Texte fourni:

Dossier revue
Changement climatique et risques

L'eau, une ressource limitée à préserver

Avec le changement climatique, l'eau douce, en quantité finie sur la planète, va devenir plus difficile d'accès. L'agriculture est à la fois consommatrice d'eau et source de solutions pour limiter le changement climatique, à condition de l'orienter vers des pratiques adaptées. C'est tout l'enjeu de cette équation à multiples inconnues. Etat des lieux...

Publié le 01 juin 2022

L’eau est un bien commun, une ressource vitale, différente des autres. Contrairement à un minerai que l’on extrait à un endroit donné, l’eau change d’état entre ses formes solide, liquide, gazeuse. Elle se déplace entre différents compartiments reliés entre eux : atmosphère, continents, océans. Elle décrit un cycle qu’il est essentiel d’avoir à l’esprit, car ce qui est prélevé à un endroit a inévitablement des conséquences ailleurs. La connaissance de tous les termes de ce cycle est nécessaire pour répondre à une question devenue cruciale pour nous, les humains, mais aussi pour les écosystèmes dont nous faisons partie : allons-nous manquer d’eau ?

Consignes:
1: Recopiez mot pour mot le passage de l'article sur l'eau qui débute aux mots « L'eau, une ressource » et se termine après « Etat des lieux... ».
2: Rédigez la suite de l'article sur l'eau douce et le changement climatique, en reprenant juste après sa dernière phrase.
Les données placées après cet article n'ont aucune utilité ici.

[Données de questions sur des scènes]

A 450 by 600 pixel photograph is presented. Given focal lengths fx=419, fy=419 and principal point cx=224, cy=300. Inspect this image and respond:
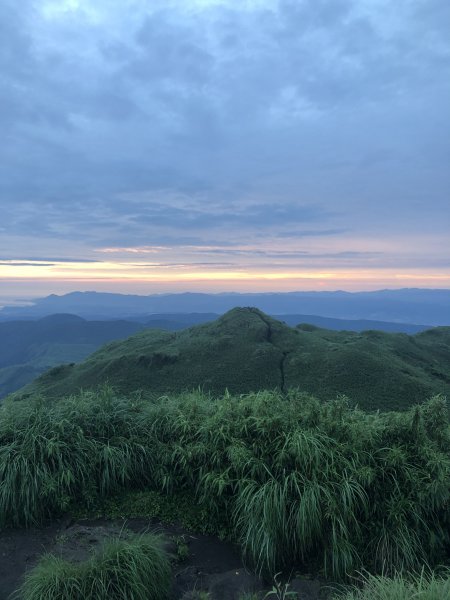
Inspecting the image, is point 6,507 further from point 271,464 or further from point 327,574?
point 327,574

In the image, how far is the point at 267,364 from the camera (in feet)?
87.6

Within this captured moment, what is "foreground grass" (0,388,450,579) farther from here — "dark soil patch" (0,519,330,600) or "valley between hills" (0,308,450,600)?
"dark soil patch" (0,519,330,600)

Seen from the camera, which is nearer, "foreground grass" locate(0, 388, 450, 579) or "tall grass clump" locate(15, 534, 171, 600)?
"tall grass clump" locate(15, 534, 171, 600)

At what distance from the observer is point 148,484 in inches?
302

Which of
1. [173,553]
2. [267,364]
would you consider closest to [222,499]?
[173,553]

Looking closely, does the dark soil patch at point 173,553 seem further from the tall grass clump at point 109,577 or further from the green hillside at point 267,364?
the green hillside at point 267,364

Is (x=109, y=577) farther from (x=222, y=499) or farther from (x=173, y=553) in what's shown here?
(x=222, y=499)

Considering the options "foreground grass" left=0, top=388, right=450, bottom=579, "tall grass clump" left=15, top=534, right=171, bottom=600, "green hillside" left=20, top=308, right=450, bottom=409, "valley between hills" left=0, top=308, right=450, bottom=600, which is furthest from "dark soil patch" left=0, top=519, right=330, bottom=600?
"green hillside" left=20, top=308, right=450, bottom=409

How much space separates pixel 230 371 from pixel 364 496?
20.2m

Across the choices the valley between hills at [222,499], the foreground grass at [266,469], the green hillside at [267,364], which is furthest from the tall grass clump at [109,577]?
the green hillside at [267,364]

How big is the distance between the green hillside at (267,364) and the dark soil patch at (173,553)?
14.5 m

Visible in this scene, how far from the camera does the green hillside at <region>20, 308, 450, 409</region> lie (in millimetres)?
23125

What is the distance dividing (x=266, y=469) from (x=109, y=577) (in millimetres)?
2518

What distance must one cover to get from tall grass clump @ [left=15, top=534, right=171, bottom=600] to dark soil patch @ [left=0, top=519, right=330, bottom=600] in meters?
0.39
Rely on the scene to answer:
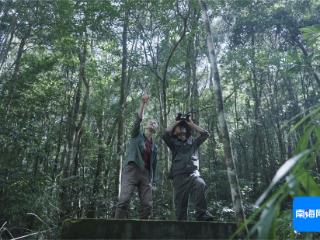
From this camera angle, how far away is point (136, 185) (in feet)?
18.0

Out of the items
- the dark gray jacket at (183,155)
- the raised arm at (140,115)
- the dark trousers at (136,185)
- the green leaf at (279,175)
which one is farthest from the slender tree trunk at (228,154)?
the green leaf at (279,175)

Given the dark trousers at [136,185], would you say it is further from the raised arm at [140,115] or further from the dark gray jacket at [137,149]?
the raised arm at [140,115]

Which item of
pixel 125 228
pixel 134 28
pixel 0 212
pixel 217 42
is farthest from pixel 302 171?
pixel 217 42

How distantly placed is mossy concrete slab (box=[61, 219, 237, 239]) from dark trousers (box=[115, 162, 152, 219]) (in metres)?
1.30

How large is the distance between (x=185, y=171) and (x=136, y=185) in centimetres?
78

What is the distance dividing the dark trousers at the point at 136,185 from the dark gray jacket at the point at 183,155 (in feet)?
1.58

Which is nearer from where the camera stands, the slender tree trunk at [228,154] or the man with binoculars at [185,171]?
the slender tree trunk at [228,154]

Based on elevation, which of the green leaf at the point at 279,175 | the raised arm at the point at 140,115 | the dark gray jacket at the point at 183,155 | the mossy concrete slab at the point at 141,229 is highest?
the raised arm at the point at 140,115

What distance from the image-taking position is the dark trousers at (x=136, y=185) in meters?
5.27

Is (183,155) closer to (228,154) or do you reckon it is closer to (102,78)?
(228,154)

Réponses dans l'ordre:
1:
L'eau, une ressource limitée à préserver

Avec le changement climatique, l'eau douce, en quantité finie sur la planète, va devenir plus difficile d'accès. L'agriculture est à la fois consommatrice d'eau et source de solutions pour limiter le changement climatique, à condition de l'orienter vers des pratiques adaptées. C'est tout l'enjeu de cette équation à multiples inconnues. Etat des lieux...

2:
L’eau est une ressource limitée et renouvelable jusqu’à un certain point 

Le cycle de l’eau est un cycle fermé, sans apports ni pertes à l’extérieur de la planète. Le volume total d’eau présent sur Terre semble énorme mais l’eau douce (glaciers, lacs, cours d’eau, nappes souterraines) en représente moins de 3 %, dont 2/3 sous forme de glace. De plus, l’eau douce est inégalement répartie dans le monde.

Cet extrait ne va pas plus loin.